START PROVIDED RECORDS

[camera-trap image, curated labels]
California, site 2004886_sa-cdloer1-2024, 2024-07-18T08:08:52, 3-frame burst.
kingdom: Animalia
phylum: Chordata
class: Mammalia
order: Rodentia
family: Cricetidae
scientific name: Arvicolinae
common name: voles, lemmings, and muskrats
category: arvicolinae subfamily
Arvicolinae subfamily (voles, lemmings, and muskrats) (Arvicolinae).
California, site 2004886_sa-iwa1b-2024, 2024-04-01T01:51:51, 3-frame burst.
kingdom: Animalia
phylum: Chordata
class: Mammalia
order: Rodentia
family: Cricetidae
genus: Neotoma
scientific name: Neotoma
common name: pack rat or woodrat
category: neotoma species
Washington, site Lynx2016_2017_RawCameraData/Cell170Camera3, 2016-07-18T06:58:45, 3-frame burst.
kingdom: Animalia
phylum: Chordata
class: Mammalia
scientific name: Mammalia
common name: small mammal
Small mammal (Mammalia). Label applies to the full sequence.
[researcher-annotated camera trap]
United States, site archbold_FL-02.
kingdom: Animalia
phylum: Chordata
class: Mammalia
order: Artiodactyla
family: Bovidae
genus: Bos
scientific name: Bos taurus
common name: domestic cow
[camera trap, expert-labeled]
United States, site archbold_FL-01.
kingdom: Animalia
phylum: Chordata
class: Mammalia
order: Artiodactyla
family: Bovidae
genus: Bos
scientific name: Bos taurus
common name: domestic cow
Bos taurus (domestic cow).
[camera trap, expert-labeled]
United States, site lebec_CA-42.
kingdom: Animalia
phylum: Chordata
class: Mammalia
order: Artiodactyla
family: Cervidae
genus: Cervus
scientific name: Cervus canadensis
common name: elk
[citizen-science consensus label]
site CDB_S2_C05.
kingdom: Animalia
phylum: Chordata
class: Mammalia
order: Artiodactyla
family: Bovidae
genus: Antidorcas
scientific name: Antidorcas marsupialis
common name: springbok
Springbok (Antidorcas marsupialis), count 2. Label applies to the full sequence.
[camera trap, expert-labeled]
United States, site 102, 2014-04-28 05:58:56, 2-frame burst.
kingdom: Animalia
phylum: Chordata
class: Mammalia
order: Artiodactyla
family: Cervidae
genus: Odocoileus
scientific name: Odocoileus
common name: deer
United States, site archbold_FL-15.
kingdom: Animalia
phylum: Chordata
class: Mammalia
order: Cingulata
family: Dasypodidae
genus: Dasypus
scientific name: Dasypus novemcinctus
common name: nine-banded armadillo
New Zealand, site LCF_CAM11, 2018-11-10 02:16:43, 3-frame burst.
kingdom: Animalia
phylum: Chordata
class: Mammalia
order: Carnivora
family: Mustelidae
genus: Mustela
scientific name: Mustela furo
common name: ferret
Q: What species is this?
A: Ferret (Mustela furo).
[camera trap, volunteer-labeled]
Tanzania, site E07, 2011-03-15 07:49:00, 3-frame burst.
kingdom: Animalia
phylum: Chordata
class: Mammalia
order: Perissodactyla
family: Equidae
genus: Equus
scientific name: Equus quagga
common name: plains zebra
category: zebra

END PROVIDED RECORDS

### PROBLEM DESCRIPTION
Every record above must be printed again exactly.

### FINAL ANSWER
[camera-trap image, curated labels]
California, site 2004886_sa-cdloer1-2024, 2024-07-18T08:08:52, 3-frame burst.
kingdom: Animalia
phylum: Chordata
class: Mammalia
order: Rodentia
family: Cricetidae
scientific name: Arvicolinae
common name: voles, lemmings, and muskrats
category: arvicolinae subfamily
Arvicolinae subfamily (voles, lemmings, and muskrats) (Arvicolinae).
California, site 2004886_sa-iwa1b-2024, 2024-04-01T01:51:51, 3-frame burst.
kingdom: Animalia
phylum: Chordata
class: Mammalia
order: Rodentia
family: Cricetidae
genus: Neotoma
scientific name: Neotoma
common name: pack rat or woodrat
category: neotoma species
Washington, site Lynx2016_2017_RawCameraData/Cell170Camera3, 2016-07-18T06:58:45, 3-frame burst.
kingdom: Animalia
phylum: Chordata
class: Mammalia
scientific name: Mammalia
common name: small mammal
Small mammal (Mammalia). Label applies to the full sequence.
[researcher-annotated camera trap]
United States, site archbold_FL-02.
kingdom: Animalia
phylum: Chordata
class: Mammalia
order: Artiodactyla
family: Bovidae
genus: Bos
scientific name: Bos taurus
common name: domestic cow
[camera trap, expert-labeled]
United States, site archbold_FL-01.
kingdom: Animalia
phylum: Chordata
class: Mammalia
order: Artiodactyla
family: Bovidae
genus: Bos
scientific name: Bos taurus
common name: domestic cow
Bos taurus (domestic cow).
[camera trap, expert-labeled]
United States, site lebec_CA-42.
kingdom: Animalia
phylum: Chordata
class: Mammalia
order: Artiodactyla
family: Cervidae
genus: Cervus
scientific name: Cervus canadensis
common name: elk
[citizen-science consensus label]
site CDB_S2_C05.
kingdom: Animalia
phylum: Chordata
class: Mammalia
order: Artiodactyla
family: Bovidae
genus: Antidorcas
scientific name: Antidorcas marsupialis
common name: springbok
Springbok (Antidorcas marsupialis), count 2. Label applies to the full sequence.
[camera trap, expert-labeled]
United States, site 102, 2014-04-28 05:58:56, 2-frame burst.
kingdom: Animalia
phylum: Chordata
class: Mammalia
order: Artiodactyla
family: Cervidae
genus: Odocoileus
scientific name: Odocoileus
common name: deer
United States, site archbold_FL-15.
kingdom: Animalia
phylum: Chordata
class: Mammalia
order: Cingulata
family: Dasypodidae
genus: Dasypus
scientific name: Dasypus novemcinctus
common name: nine-banded armadillo
New Zealand, site LCF_CAM11, 2018-11-10 02:16:43, 3-frame burst.
kingdom: Animalia
phylum: Chordata
class: Mammalia
order: Carnivora
family: Mustelidae
genus: Mustela
scientific name: Mustela furo
common name: ferret
Q: What species is this?
A: Ferret (Mustela furo).
[camera trap, volunteer-labeled]
Tanzania, site E07, 2011-03-15 07:49:00, 3-frame burst.
kingdom: Animalia
phylum: Chordata
class: Mammalia
order: Perissodactyla
family: Equidae
genus: Equus
scientific name: Equus quagga
common name: plains zebra
category: zebra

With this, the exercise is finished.